**** MATERIALS PROVIDED

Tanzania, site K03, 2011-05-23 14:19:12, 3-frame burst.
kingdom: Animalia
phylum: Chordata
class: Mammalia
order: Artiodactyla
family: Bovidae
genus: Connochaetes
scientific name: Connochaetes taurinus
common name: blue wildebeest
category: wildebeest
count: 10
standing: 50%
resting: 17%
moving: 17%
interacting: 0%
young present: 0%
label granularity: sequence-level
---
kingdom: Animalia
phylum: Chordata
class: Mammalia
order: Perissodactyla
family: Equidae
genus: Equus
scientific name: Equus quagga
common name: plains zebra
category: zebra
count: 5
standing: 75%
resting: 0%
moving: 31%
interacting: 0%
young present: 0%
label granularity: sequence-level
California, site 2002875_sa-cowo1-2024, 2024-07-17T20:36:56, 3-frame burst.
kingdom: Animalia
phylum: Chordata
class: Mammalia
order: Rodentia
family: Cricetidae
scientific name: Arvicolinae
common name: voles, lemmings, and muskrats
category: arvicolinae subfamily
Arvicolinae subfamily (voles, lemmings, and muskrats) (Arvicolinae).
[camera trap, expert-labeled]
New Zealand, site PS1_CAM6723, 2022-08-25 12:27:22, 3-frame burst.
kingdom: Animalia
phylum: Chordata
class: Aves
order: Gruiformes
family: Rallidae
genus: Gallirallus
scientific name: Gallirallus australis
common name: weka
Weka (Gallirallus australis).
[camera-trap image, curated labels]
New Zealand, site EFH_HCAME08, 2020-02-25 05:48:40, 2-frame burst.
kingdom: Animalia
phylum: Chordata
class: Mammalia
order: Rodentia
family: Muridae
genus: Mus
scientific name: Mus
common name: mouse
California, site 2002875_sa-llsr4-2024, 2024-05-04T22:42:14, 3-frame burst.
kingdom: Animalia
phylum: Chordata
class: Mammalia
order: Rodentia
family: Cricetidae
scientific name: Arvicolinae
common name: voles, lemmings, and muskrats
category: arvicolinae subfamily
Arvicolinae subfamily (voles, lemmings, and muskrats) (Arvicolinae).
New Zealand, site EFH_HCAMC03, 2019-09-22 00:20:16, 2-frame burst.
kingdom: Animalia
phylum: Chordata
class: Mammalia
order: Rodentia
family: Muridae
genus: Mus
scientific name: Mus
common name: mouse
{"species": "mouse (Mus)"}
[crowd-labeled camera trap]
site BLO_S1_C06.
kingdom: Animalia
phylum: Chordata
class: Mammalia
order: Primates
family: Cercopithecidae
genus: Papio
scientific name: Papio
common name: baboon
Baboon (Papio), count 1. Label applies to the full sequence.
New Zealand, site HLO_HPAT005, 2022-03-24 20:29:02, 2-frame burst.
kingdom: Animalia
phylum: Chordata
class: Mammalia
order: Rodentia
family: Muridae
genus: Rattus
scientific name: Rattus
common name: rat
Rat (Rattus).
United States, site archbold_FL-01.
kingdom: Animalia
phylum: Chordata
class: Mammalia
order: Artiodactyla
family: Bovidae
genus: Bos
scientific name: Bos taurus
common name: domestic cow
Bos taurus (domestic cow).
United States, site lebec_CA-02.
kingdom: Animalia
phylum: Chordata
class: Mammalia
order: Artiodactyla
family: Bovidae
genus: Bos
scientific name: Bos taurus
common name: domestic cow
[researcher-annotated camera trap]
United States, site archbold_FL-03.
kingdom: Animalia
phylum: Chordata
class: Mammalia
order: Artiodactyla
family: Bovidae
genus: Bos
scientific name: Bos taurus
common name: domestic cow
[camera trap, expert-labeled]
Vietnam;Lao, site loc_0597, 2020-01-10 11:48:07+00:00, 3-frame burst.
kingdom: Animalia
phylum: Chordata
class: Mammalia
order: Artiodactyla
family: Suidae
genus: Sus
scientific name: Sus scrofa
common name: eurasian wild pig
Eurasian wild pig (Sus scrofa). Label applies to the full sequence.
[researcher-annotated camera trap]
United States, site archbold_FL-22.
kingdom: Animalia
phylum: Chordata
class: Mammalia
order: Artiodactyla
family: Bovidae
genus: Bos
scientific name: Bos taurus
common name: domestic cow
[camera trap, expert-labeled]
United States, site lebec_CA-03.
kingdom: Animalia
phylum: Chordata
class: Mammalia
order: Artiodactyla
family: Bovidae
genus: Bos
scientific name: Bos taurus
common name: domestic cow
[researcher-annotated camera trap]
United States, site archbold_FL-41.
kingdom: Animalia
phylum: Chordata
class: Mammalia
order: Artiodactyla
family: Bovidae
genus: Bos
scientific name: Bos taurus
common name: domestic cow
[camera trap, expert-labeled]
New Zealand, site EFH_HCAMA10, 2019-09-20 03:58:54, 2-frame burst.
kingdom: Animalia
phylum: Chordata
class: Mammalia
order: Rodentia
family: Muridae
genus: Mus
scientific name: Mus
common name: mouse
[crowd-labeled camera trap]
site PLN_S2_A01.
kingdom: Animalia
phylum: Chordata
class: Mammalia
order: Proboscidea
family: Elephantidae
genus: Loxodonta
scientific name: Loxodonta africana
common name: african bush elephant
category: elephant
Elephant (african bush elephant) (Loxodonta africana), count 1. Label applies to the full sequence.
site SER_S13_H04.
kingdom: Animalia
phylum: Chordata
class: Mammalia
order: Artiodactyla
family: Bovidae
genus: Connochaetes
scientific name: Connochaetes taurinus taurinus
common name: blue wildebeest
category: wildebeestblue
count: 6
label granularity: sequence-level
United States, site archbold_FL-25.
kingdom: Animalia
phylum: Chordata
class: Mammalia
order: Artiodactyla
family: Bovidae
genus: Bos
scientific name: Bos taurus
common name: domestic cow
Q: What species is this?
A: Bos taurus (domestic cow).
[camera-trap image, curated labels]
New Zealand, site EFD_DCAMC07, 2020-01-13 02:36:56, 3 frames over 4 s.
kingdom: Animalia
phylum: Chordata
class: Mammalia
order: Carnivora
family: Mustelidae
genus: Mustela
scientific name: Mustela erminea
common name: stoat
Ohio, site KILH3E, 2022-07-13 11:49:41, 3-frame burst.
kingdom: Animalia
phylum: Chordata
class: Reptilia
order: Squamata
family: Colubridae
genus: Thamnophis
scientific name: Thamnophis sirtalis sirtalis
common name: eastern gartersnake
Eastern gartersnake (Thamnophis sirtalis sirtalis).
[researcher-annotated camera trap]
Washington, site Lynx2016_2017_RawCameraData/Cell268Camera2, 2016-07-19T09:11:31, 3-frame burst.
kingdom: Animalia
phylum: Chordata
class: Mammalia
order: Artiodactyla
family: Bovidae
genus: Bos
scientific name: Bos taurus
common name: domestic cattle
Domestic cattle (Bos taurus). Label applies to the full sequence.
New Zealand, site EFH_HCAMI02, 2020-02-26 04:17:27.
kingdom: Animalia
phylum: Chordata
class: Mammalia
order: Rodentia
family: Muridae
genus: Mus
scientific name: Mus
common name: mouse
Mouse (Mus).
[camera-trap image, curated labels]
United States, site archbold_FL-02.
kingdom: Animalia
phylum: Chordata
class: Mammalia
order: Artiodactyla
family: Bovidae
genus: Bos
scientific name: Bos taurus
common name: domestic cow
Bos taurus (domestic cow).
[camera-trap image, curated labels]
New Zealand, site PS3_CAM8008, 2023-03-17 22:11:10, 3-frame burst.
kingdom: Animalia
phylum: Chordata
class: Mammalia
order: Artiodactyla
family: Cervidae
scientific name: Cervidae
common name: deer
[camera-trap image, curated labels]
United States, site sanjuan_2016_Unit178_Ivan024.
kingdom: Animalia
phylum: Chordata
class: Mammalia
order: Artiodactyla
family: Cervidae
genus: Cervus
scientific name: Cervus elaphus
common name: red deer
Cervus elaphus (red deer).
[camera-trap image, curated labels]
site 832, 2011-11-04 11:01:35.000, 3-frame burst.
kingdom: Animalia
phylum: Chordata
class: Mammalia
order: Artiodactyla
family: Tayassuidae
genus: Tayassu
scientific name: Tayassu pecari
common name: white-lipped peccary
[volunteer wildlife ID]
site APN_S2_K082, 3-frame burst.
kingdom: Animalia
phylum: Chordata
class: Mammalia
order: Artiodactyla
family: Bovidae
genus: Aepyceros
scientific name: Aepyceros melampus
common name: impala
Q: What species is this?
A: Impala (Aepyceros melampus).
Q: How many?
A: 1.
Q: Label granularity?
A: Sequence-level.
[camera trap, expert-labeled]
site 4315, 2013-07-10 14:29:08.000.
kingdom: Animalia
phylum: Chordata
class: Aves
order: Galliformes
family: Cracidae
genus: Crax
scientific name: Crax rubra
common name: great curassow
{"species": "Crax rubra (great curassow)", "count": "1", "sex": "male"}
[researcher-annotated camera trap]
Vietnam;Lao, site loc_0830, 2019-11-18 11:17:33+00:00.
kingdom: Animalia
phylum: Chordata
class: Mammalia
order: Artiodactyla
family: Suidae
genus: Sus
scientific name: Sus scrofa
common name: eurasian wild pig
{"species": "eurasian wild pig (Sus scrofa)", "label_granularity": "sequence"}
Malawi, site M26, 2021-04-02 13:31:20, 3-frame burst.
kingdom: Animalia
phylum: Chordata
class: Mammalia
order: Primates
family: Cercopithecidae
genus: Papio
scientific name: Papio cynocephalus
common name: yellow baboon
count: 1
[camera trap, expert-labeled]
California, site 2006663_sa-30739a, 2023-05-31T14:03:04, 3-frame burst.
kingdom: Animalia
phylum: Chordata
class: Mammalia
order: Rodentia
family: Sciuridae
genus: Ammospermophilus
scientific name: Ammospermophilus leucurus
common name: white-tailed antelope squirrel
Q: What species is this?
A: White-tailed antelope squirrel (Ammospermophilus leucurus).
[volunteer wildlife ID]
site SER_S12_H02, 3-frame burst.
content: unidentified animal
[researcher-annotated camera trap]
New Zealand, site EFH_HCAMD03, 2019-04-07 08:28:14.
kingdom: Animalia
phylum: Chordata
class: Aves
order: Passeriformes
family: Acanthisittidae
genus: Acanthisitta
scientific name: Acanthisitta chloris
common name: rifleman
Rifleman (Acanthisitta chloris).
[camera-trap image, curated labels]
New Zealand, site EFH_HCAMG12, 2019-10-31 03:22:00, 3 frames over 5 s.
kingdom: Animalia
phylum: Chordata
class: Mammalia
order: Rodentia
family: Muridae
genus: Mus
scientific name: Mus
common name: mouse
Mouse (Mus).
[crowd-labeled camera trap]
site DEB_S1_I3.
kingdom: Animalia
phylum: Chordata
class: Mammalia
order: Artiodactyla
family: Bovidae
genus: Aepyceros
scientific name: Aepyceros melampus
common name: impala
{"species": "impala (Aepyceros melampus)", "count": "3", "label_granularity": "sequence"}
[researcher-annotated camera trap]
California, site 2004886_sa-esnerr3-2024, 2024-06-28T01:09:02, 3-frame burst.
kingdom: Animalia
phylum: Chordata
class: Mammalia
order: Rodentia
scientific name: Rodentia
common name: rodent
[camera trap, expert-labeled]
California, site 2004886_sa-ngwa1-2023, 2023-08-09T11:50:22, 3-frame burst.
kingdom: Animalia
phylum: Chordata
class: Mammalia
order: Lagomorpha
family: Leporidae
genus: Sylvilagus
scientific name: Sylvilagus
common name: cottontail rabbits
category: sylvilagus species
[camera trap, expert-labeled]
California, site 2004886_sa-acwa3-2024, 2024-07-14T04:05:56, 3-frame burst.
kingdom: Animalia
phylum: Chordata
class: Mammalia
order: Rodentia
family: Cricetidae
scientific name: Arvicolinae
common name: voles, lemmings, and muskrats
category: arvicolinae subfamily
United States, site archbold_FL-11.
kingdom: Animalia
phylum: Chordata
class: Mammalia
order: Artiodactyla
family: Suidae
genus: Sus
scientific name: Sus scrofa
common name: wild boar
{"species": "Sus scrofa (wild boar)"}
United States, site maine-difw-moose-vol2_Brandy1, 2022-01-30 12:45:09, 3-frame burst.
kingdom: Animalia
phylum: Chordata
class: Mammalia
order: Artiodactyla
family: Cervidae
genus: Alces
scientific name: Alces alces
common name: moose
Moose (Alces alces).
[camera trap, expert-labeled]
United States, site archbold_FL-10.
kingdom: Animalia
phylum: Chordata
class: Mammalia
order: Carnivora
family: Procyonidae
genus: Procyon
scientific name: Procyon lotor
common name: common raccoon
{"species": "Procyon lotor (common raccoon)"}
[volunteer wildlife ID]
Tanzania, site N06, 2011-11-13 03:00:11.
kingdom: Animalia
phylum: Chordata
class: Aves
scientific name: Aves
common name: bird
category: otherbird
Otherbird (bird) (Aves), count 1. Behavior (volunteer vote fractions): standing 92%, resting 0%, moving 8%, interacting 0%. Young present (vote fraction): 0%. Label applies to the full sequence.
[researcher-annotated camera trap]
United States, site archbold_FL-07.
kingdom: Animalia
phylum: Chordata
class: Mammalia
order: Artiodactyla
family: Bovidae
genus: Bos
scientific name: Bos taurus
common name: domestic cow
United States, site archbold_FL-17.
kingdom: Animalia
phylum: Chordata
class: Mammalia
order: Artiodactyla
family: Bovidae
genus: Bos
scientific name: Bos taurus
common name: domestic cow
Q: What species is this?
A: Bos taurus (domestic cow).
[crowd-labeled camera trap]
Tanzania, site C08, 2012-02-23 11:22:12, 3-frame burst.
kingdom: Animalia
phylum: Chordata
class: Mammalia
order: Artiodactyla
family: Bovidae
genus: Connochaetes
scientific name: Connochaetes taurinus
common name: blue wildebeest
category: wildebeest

********

WHAT IS BEING ASKED: Read the entries and show each line that mentions "Vietnam".

ANSWER AREA:
Vietnam;Lao, site loc_0597, 2020-01-10 11:48:07+00:00, 3-frame burst.
Vietnam;Lao, site loc_0830, 2019-11-18 11:17:33+00:00.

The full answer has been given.